Richmond’s city council approved the $1 billion project after a six-hour hearing marked by sharp divisions of opinion. The upgrade at Chevron’s Richmond refinery will allow the company to refine higher-sulfur crude oil. It’s a smaller version of a project the company first proposed in 2005, and which was stopped by a lawsuit in 2009.
The modernization project, as Chevron calls it, centers around the construction of a new hydrogen plant. Hydrogen is used to clean sulfur out of crude oil. Chevron is looking to refine higher-sulfur crude, also known as sour crude or dirty crude, because, the company says, that’s what they’re getting from declining oil fields.

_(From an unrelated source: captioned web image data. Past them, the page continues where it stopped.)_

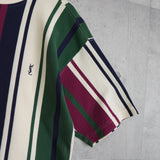 1990's イヴ・サンローラン カサンドラロゴ YSLロゴ ワンポイント刺繍 ストライプ柄 Tシャツ トップス マルチカラー Lサイズ - NEWSED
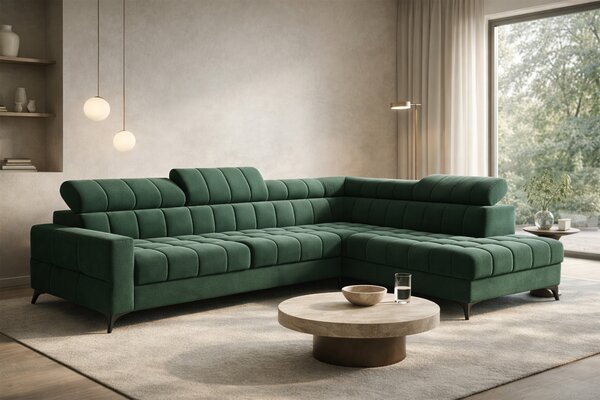 Colțar extensibil Nardo L dreapta - verde catifea Bluvel 78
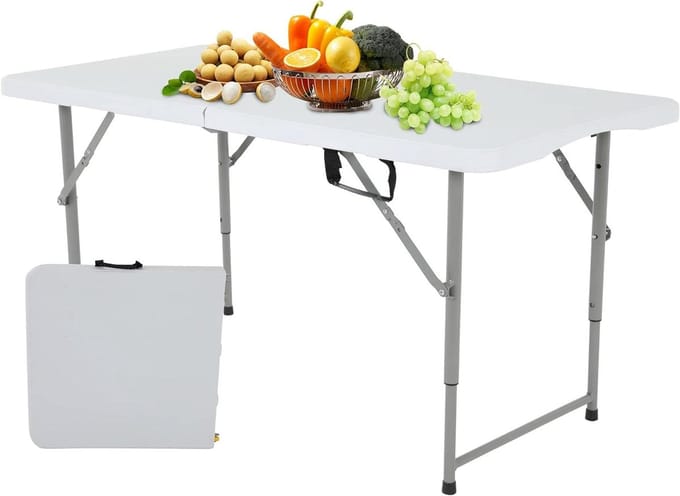 Opklapbare Tafel - Klaptafel Tafel - Buitenactiviteiten - Stevig Polyethyleen - 120 cm hoog - Wit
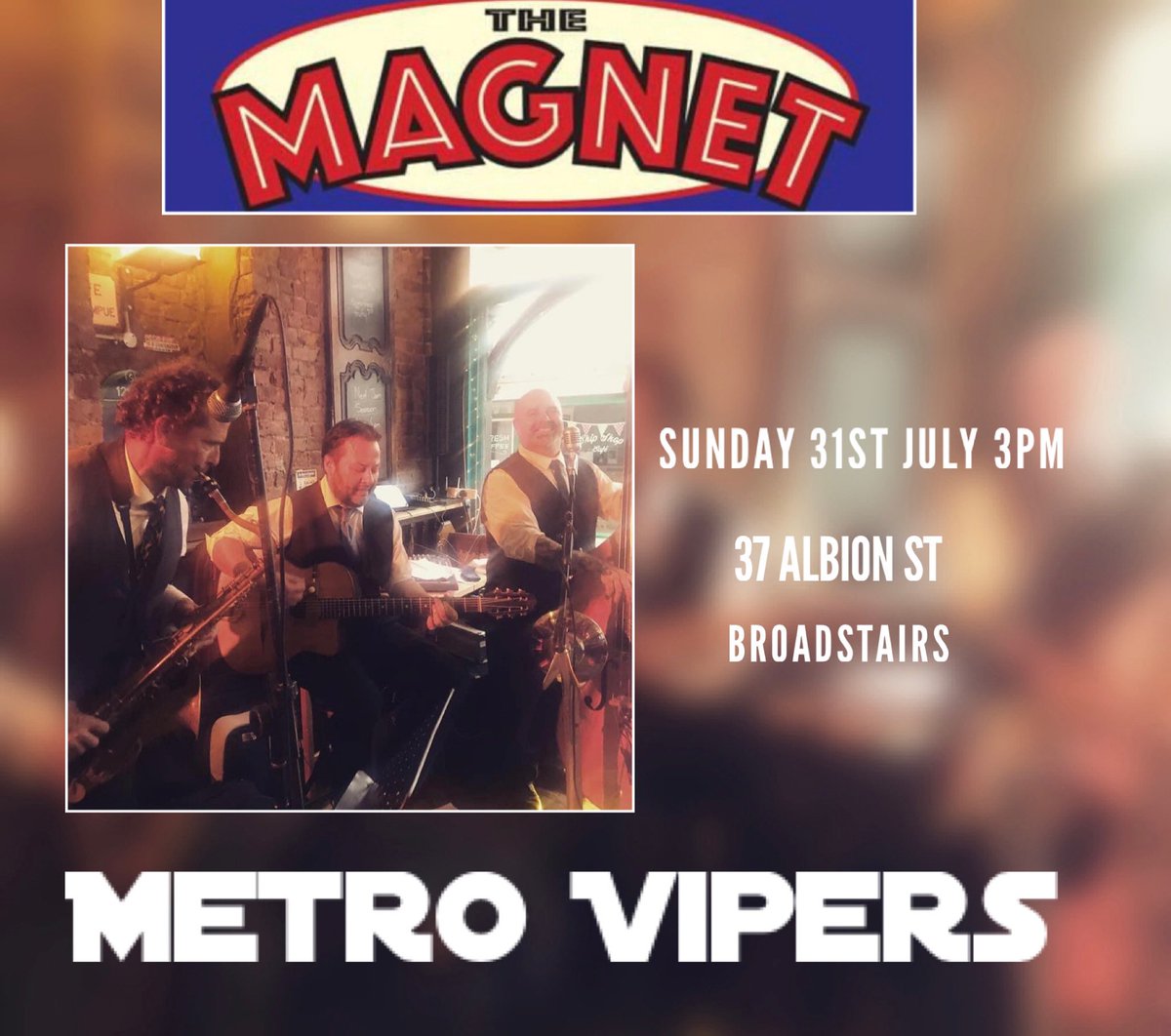 This Sunday 31st July at @Themagnetmicro1 in #Broadstairs from 3pm, we’ll be playing tunes that some of you may recognise but wish you hadn’t. #gypsyswing #rocknroll #gypsyjazz #swingjazz #kent #acousticguitar #doublebass #clarinet #saxophone #vocalharmony #broadstairskent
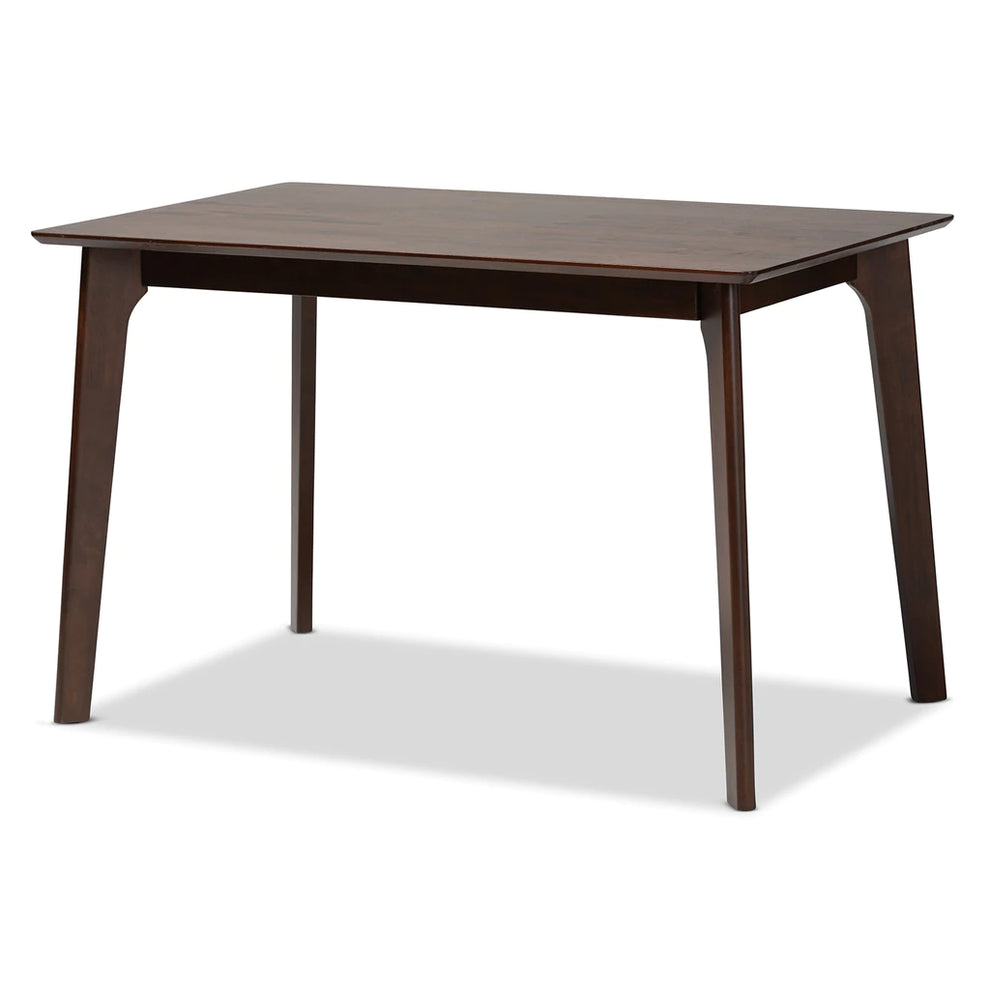 Baxton Studio Camilla Mid-Century Modern Cream Fabric And Dark Brown Finished Wood 5-Piece Dining Set | Dining Sets | Modishstore - 10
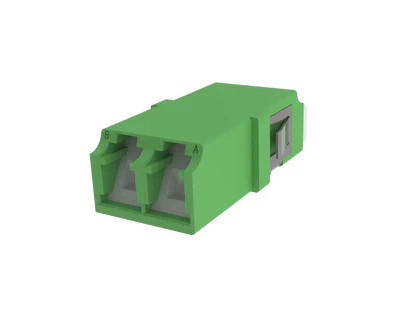 Shuttered LC Duplex Fibre Optic Adapter, Green - Front View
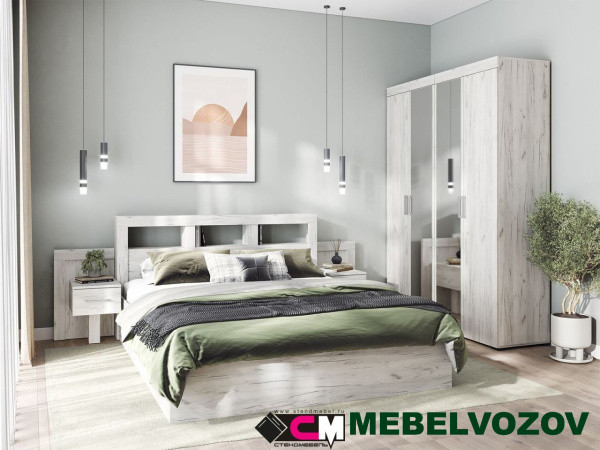 Модульная спальня Гранд (ДУБ КРАФТ БЕЛЫЙ) от магазина Мебельвозов в Нижнем Новгороде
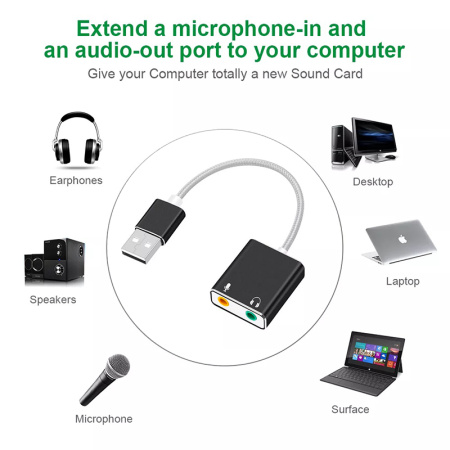 Звуковой адаптер - внешняя звуковая карта USB Hi-Fi 3D 2.1/7.1-канальная, кабель, черный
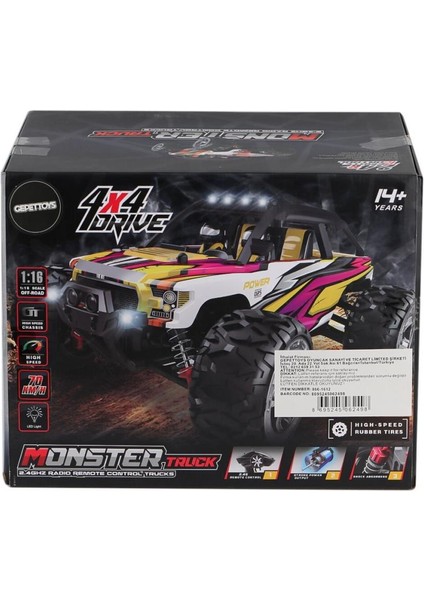 866-1612 1:16 Kumandalı 70 Km/h Monster Truck 4x4 fiyatları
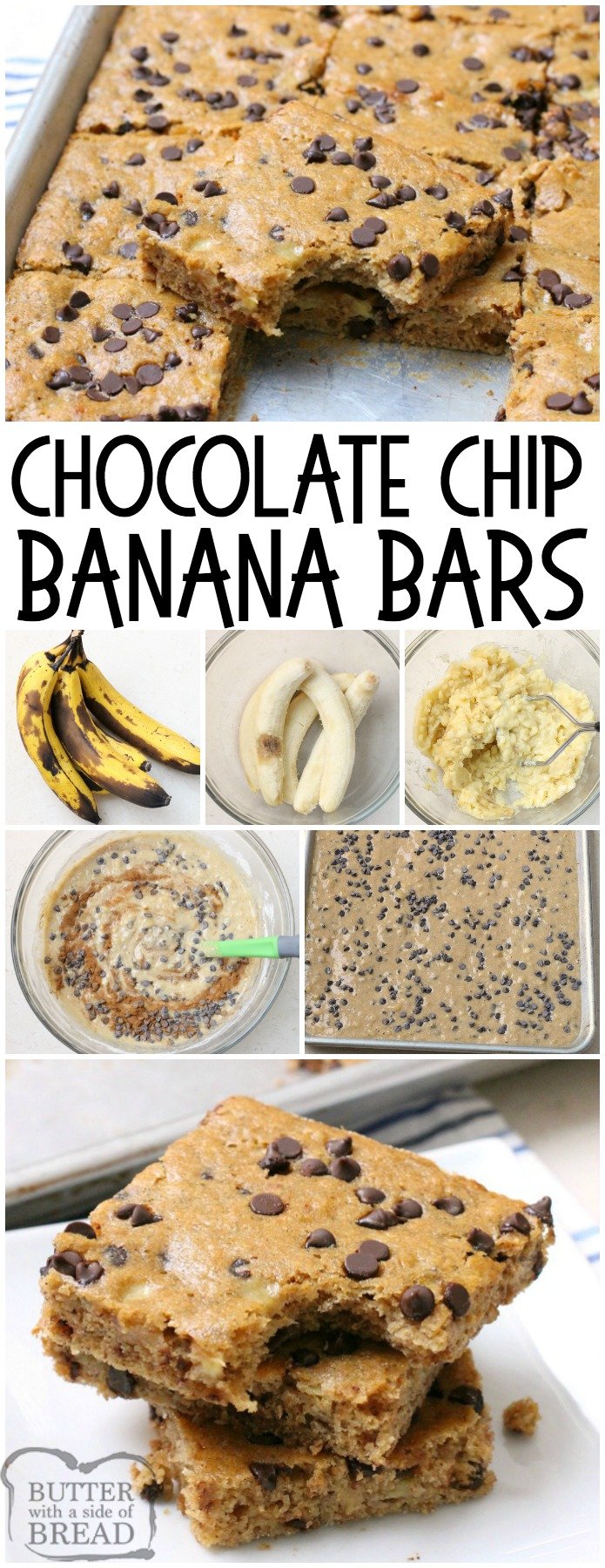 Chocolate Chip Banana Bars are a simple & delicious banana bar recipe that's even better than banana bread! Made with 5 ripe bananas, they're the perfect banana recipe. Great for breakfast, lunch and snacks in between. Check out all the 5 star reviews- everyone raves about these Chocolate Chip Banana Bars! #banana #recipe #chocolate #chocolatechip #breakfast #lunch #snack #bananas #recipes Fantastic BANANA RECIPE from BUTTER WITH A SIDE OF BREAD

The project that passed the council late Tuesday night is a revised version of Chevron’s proposal. Known as Alternative 11, the project caps greenhouse gas emissions; instead of no net increase, there will be no increase in greenhouse gas emissions, period. With the upgrade, Chevron will be able to process more sulfur, but Alternative 11 permits Chevron to process less than the company originally wanted.
Alternative 11 could actually reduce the amount of crude oil moving through the refinery.
“It’s going to have to do more to refine higher-sulfur crude, which means it’s going to have to use more energy to refine that higher-sulfur crude, which means it won’t have enough energy left over to refine as much crude,” explained Jennifer Hernandez, an attorney with Holland & Knight, and the city’s lead consultant on the project.